Health Equity in the Curriculum

School leadership, faculty and students are collaborating to ensure students are receiving the most advanced content on health equity.   

In 2019, associate professor Kim Dau, working with a group of students, requested that the School’s Master’s Program Council (MPC) examine the socio-cultural graduation requirement. That requirement emphasized the concept of cultural humility, which focuses on speaking humbly and respectfully to those from different cultural backgrounds.

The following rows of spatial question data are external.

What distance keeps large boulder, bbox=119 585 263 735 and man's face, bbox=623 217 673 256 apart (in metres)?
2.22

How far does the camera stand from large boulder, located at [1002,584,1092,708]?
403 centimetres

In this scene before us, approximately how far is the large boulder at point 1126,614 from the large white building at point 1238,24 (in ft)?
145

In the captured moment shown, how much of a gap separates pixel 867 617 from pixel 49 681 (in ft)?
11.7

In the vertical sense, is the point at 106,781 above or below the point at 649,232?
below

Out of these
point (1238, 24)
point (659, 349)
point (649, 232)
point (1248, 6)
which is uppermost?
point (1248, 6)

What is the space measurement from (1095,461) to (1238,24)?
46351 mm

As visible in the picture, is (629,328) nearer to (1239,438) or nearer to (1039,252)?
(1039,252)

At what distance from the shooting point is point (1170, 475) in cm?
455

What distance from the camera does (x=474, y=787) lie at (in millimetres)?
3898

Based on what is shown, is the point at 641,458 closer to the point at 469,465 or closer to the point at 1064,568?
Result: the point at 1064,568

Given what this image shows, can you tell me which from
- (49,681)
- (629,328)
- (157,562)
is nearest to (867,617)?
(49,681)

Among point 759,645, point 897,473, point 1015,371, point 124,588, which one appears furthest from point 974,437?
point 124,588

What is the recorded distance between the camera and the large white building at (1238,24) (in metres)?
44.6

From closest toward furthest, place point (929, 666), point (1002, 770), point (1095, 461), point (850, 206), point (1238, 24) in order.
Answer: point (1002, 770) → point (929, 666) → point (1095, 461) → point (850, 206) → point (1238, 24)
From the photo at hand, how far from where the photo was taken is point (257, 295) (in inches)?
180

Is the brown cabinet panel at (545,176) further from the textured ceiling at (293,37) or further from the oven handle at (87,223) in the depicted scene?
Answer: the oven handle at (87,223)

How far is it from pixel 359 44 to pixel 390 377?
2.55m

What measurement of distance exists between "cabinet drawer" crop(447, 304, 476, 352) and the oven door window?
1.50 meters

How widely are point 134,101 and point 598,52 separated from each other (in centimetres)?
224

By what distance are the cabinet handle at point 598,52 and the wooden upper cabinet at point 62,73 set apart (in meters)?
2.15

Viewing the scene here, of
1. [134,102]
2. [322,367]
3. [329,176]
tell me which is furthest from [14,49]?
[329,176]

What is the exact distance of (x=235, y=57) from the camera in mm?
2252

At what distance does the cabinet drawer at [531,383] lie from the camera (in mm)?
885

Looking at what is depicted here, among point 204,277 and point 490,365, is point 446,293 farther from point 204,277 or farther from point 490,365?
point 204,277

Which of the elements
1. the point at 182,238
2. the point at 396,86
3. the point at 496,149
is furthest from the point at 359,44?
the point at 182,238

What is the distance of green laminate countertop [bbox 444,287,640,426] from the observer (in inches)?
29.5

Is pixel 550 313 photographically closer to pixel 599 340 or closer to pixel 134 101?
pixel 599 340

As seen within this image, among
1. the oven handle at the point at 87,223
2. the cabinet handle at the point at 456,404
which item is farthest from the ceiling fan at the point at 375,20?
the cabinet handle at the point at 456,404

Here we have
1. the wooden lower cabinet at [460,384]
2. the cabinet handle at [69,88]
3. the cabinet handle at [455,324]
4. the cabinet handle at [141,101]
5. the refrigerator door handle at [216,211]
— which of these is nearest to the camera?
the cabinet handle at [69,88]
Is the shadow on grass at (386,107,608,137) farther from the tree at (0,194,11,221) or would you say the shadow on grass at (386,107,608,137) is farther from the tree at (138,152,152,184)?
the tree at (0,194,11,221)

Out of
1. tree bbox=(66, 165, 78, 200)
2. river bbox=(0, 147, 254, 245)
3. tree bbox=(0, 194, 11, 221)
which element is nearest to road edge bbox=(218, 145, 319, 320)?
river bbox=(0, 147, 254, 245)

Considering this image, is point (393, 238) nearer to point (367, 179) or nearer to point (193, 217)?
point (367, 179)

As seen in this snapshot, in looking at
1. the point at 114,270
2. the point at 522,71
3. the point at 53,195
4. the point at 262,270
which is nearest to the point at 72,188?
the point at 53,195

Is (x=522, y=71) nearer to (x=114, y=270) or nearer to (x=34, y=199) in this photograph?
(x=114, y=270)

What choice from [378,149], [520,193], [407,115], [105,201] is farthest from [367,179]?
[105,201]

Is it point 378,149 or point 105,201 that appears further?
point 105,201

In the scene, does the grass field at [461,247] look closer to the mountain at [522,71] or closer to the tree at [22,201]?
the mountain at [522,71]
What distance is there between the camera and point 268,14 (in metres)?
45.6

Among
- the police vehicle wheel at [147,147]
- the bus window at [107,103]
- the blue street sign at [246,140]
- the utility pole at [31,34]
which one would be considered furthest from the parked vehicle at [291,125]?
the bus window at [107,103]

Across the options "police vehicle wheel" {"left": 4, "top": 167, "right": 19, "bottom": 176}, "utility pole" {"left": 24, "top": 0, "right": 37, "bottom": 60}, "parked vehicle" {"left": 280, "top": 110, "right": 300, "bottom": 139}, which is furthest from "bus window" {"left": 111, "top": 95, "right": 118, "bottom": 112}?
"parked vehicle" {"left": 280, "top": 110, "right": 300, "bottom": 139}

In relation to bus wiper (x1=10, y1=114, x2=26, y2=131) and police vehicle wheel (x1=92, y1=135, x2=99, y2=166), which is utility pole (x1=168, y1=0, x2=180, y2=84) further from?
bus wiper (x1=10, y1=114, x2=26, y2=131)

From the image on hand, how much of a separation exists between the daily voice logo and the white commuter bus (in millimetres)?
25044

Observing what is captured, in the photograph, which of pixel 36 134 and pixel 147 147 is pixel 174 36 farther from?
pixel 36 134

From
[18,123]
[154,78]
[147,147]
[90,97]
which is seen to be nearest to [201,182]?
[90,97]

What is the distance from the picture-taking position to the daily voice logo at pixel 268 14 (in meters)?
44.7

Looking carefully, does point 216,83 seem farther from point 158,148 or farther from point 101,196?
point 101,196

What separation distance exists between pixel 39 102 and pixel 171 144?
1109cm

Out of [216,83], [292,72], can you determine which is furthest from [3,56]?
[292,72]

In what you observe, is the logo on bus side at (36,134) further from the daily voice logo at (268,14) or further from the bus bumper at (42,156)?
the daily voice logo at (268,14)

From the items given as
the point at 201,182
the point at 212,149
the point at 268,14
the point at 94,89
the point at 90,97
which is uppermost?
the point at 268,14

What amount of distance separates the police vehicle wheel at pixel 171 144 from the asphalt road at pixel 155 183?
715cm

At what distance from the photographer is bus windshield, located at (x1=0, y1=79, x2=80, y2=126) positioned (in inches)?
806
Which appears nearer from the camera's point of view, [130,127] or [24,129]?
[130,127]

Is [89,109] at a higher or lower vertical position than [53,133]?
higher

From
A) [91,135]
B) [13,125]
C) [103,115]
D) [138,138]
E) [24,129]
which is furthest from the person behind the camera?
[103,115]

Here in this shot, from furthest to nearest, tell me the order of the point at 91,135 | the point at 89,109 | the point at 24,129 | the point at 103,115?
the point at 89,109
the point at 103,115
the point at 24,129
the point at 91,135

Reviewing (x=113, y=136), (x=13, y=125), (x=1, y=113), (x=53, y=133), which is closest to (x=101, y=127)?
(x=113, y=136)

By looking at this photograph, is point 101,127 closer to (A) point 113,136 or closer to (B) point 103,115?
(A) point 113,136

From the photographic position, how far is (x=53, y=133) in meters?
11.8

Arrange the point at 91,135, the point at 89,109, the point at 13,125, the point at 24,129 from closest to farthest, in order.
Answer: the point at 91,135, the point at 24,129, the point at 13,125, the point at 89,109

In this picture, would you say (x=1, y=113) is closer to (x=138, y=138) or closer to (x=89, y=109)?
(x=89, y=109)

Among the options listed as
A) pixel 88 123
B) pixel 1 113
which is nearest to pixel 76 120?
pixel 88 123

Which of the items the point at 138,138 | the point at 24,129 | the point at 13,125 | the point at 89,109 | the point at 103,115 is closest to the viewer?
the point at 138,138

After launching a task force to examine recent studies and consult with faculty, students and an external expert, the MPC modernized the requirement to focus on Structural Competency, which encourages health care professionals “to recognize, analyze and intervene upon the structural factors that impact health disparities.” The new requirement applies to all master’s students starting this fall. 

The Family Nurse Practitioner specialty has been teaching a course focused on vulnerable populations for approximately 15 years, and the new Racism, Health Care and Social Justice course, grew out of that work. The FNP faculty are currently working with associate professor Linda Stephan, who chaired the task force, to expand the course to the pediatric NP students, and hope to expand it beyond that in future years.

What’s most gratifying to Stephan is that students initiated the discussion and faculty responded with action. 

“The student voice was a huge part of this, and faculty is listening,” Stephan said.